H Zhou, K Lange, and M Suchard. (2010) Graphics processing units and high-dimensional optimization, Statistical Science, 25:311-324. [pdf]
The marriage of MM principle and modern graphical processing unit (GPU) technology gives a boost to the classical EM/MM type algorithms widely used in statistics.

H Zhou and K Lange. (2010) On the bumpy road to the dominant mode, Scandinavian Journal of Statistics, 37:612-631. [pdf]
We propose several variants of deterministic annealing for finding the dominant mode in maximum likelihood estimation with some classical statistical problems.

H Zhou and K Lange. (2010) MM algorithms for some discrete multivariate distributions, Journal of Computational and Graphical Statistics, 19(3):656-665. [pdf]
We designed MM algorithms (a generalization of the EM algorithm) for maximum likelihood estimation of some multivariate distributions frequently occurring in applications. Specific examples include Dirichlet-Multinomial, generalized Dirichlet-Multinomial, negative multinomial, a distribution due to Neerchal and Morel, the Ewens and Pitman sampling distributions, and the zero-truncated and zero-inflated version of these distributions.

M Sehl, J Sinsheimer, H Zhou, and K Lange. (2009) Differential destruction of stem cells: implications for targeted cancer stem cell therapy, Cancer Research, 69(24):9481-9489. [pdf]
Clinical implications of the cancer extinction model are summarized in this paper.

H Zhou and K Lange. (2009) Rating movies and rating the raters who rate them, The American Statistician, 63(4):297–307. [pdf]
If you ever heard of Netflix grand prize, you might be interested in reading this short report. Instead of the prediction problem challenged by Netflix, we focus more on the modeling. Our simple model is able to identify quirky raters, supply a ranking of movies, and should be able to predict unseen ratings. We only fit the model to the MovieLens data set. Interested readers should try this on the (much larger) Netflix data set.

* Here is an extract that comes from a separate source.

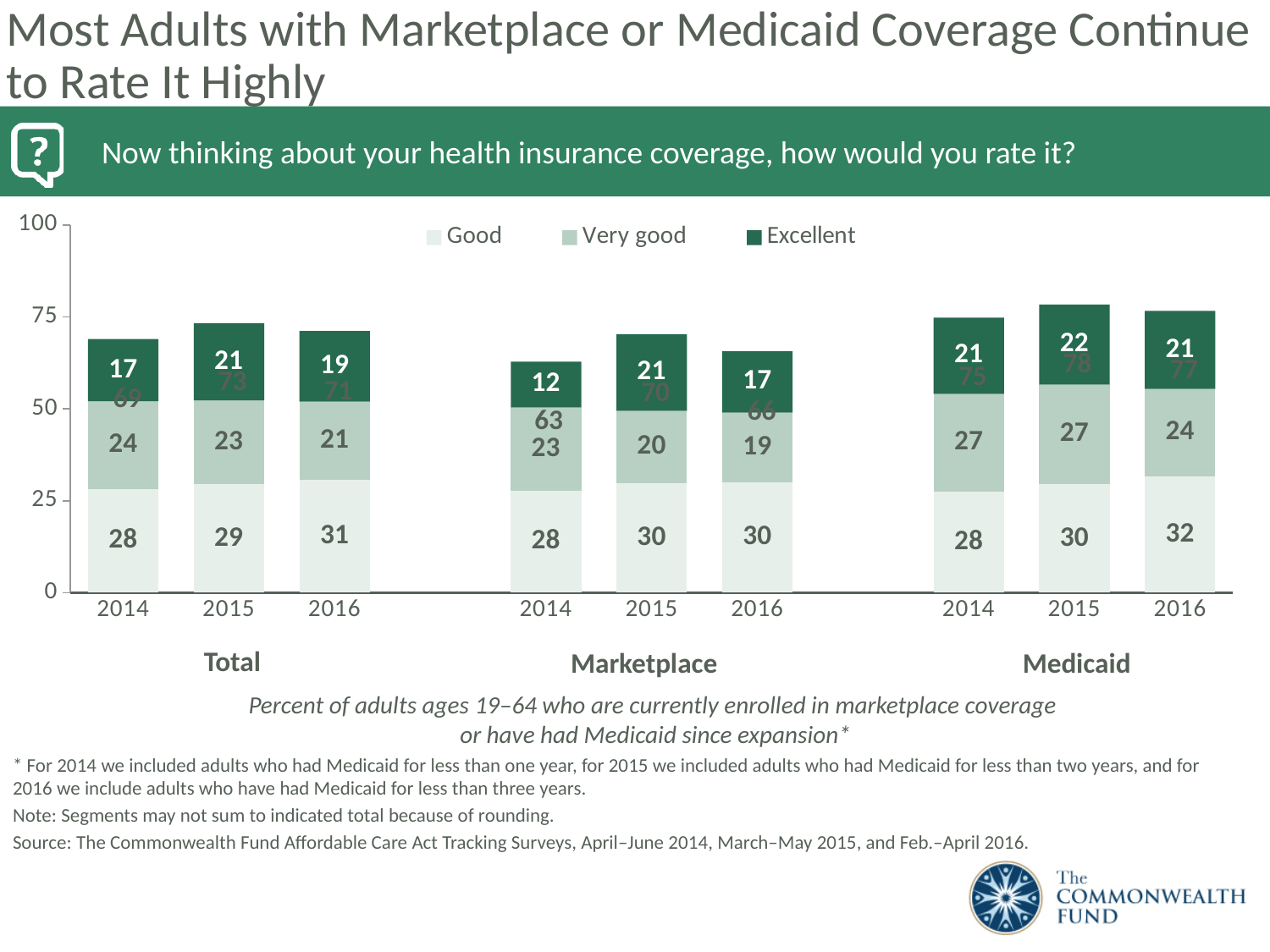
What is the total of the stacked bar for Total in 2014? 69 Which year has the lowest 'Excellent' value in the Marketplace group? 2014 What is the total of the stacked bar for Marketplace in 2016? 66 What is the difference between the 'Very good' values for Medicaid 2014 and Marketplace 2014? 4 What is the 'Good' value for Medicaid in 2016? 32 What is the 'Excellent' value for Marketplace in 2014? 12 Which year has the highest 'Excellent' value in the Medicaid group? 2015 What kind of chart is shown on the slide? Stacked bar chart What is the 'Very good' value for Total in 2015? 23 Does the 'Good' value for Total rise or fall from 2014 to 2016? Rise Which is larger, the 'Good' value for Total in 2016 or for Marketplace in 2016? Total in 2016 How many series does the legend list? 3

H Zhou and K Lange. (2009) Composition Markov chains of multinomial type, Advances in Applied Probability, 41(1):270-291. [pdf]
We describe a class of Markov chains that take a system of multivariate Krawtchouk polynomials constructed by Robert Griffiths as eigenfunctions.

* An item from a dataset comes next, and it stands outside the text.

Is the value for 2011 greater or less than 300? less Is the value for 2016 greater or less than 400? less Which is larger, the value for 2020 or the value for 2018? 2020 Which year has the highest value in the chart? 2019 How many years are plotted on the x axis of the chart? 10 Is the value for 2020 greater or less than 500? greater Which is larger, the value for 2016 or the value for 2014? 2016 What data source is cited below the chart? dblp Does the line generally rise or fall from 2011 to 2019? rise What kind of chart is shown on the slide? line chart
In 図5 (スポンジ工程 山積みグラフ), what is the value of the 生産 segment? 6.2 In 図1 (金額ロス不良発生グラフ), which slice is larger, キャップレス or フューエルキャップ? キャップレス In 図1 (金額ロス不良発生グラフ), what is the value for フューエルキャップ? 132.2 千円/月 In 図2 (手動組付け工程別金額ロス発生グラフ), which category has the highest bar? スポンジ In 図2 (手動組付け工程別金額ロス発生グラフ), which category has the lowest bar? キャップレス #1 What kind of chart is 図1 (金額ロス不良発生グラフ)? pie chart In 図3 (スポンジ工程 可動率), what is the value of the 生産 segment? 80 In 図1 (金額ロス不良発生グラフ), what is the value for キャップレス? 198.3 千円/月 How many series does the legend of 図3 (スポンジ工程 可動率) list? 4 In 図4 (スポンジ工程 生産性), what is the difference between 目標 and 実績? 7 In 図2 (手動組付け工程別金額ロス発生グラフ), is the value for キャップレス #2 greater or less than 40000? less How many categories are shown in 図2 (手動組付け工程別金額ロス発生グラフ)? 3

K Khare and H Zhou. (2009) Rates of convergence of some multivariate Markov chains with polynomial eigenfunctions, Annals of Applied Probability, 19(2):737-777. [pdf]
We obtaine the convergence rates of the multivariate versions of several classical Markov chains using spectral method. Specific examples include the multivariate Moran process in population genetics and its variants in community ecology, Dirichlet-Multinomial Gibbs sampler, generalizations of Ehrenfest chains, multivariate normal autoregressive processes, and so on.

H Zhou and K Dorman. (2005) A branching process model of drug resistant HIV, book chapter in Deterministic and stochastic models of AIDS epidemics and HIV infections with intervention, 457-496, World Sci. Publ., Hackensack, NJ.
We apply the numerical methods for continuous-time multi-type branching processes with immigration to study the development of drug-resistant HIV in vivo.